野菜や穀物だけを使う「普茶料理」に挑戦する参加者ら=小城市の「ゆめぷらっと小城」

■旬の野菜を中華風に、

 江戸初期、黄檗(おうばく)宗の隠元禅師が伝えた「普茶料理」の講習会が7日、小城市の交流施設「ゆめぷらっと小城」であった。普茶料理の講習会は今回が初めて。市内の主婦ら18人が、干し柿やナスなど旬の野菜や穀物類だけを使い、“小京都”伝統の中国風精進料理に挑戦した。

 「家庭でも普茶料理を味わってほしい」と、伝統料理の再現に取り組んでいる祥光山星巖寺(せいがんじ)伝承「普茶料理おぎ春香会」(中尾幸子会長)のメンバーが講師となり、料理の指導に当たった。

 講習会では、秋の味覚をテーマに「干し柿の利休揚げ」や「トウモロコシと紅ショウガの天ぷら」など、調理としては比較的やさしい約20品を献立にした。みやき町から参加した宮原咲子さんは「小城に勤務していることもあり、普茶料理には前から関心があった」と言い、実際の調理では「ゴボウとショウガのすり身でウナギに似せる揚げ物料理はかなり手間がかかった」と話していた。

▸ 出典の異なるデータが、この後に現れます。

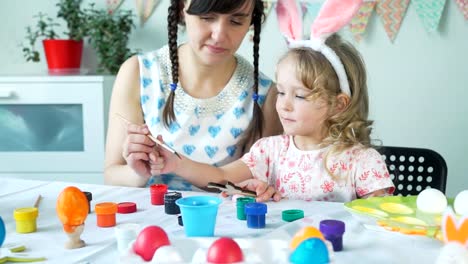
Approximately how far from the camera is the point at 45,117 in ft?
7.73

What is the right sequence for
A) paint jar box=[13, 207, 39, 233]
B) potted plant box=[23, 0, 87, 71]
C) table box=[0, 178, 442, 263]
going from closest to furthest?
table box=[0, 178, 442, 263], paint jar box=[13, 207, 39, 233], potted plant box=[23, 0, 87, 71]

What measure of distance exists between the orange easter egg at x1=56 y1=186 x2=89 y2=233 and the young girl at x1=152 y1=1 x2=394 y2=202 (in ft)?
Answer: 1.35

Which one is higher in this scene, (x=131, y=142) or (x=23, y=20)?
(x=23, y=20)

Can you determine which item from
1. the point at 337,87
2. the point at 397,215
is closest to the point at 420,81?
the point at 337,87

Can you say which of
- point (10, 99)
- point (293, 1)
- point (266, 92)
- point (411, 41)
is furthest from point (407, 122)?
point (10, 99)

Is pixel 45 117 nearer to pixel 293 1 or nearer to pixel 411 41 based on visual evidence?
pixel 293 1

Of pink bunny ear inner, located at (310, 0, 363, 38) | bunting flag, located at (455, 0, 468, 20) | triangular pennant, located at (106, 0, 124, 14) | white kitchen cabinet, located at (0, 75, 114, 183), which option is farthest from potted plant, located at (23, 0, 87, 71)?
bunting flag, located at (455, 0, 468, 20)

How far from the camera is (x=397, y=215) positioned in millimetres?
858

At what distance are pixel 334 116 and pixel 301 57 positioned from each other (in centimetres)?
16

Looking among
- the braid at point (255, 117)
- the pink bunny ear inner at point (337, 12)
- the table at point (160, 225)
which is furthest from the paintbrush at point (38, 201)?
the pink bunny ear inner at point (337, 12)

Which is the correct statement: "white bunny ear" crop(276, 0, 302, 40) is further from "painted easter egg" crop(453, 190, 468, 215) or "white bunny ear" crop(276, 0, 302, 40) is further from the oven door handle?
the oven door handle

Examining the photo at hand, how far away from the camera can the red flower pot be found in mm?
2457

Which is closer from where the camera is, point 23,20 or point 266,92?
point 266,92

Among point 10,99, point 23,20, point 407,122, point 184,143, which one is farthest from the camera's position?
point 23,20
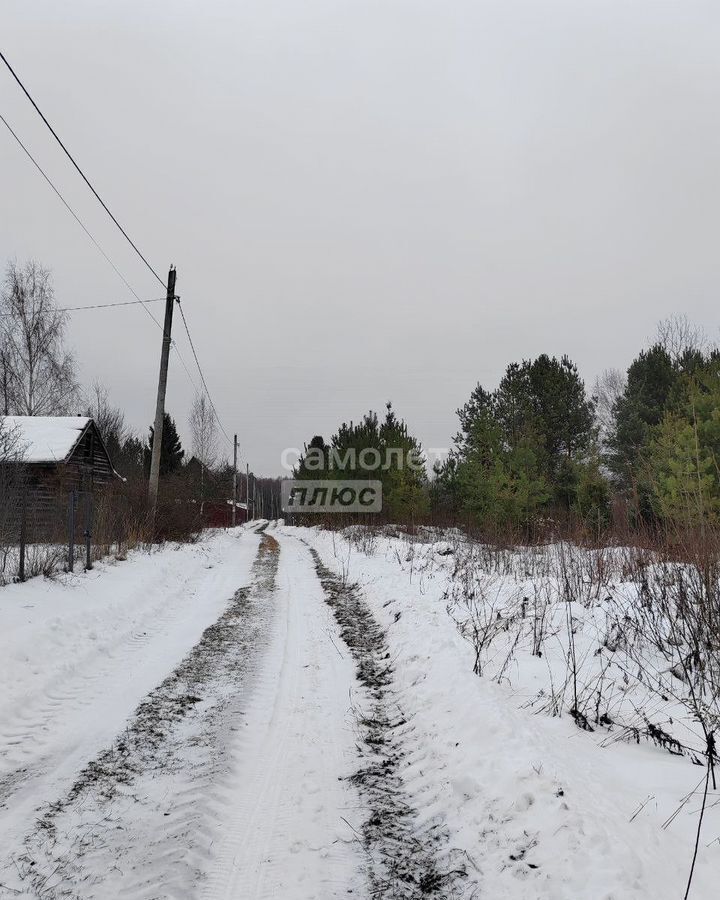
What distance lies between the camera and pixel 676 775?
3082mm

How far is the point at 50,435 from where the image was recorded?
70.8ft

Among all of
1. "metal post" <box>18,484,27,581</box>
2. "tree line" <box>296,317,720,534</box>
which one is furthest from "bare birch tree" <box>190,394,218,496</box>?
"metal post" <box>18,484,27,581</box>

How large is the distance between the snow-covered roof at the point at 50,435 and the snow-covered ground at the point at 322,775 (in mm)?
15486

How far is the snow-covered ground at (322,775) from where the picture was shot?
94.3 inches

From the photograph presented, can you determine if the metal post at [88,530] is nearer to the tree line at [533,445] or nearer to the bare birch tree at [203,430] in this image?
the tree line at [533,445]

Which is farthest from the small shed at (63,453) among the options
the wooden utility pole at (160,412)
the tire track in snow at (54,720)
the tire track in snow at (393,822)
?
the tire track in snow at (393,822)

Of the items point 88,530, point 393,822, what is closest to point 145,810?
point 393,822

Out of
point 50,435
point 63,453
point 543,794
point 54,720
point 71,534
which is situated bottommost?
point 54,720

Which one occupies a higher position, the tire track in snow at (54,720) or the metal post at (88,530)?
the metal post at (88,530)

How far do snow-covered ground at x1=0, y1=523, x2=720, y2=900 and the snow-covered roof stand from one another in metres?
15.5

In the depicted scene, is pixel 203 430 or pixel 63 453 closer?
pixel 63 453

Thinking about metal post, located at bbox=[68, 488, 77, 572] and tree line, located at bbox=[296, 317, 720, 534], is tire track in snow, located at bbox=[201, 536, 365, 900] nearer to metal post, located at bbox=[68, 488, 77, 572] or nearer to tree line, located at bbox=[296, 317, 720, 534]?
metal post, located at bbox=[68, 488, 77, 572]

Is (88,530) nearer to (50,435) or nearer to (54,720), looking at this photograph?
(54,720)

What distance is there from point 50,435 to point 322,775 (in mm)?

 中尾会長は「古くから伝わる精進料理は全体的に薄味。家庭では自分なりの味付けをして、小城の伝統料理を家族で味わってほしい」と話す。

 「普茶料理食事会」(春香会主催)は11月20日正午から、小城市小城町の晴田支館で開かれる。食事券は4千円。11月1日から市観光協会=電話0952(72)7423=でチケットを販売する。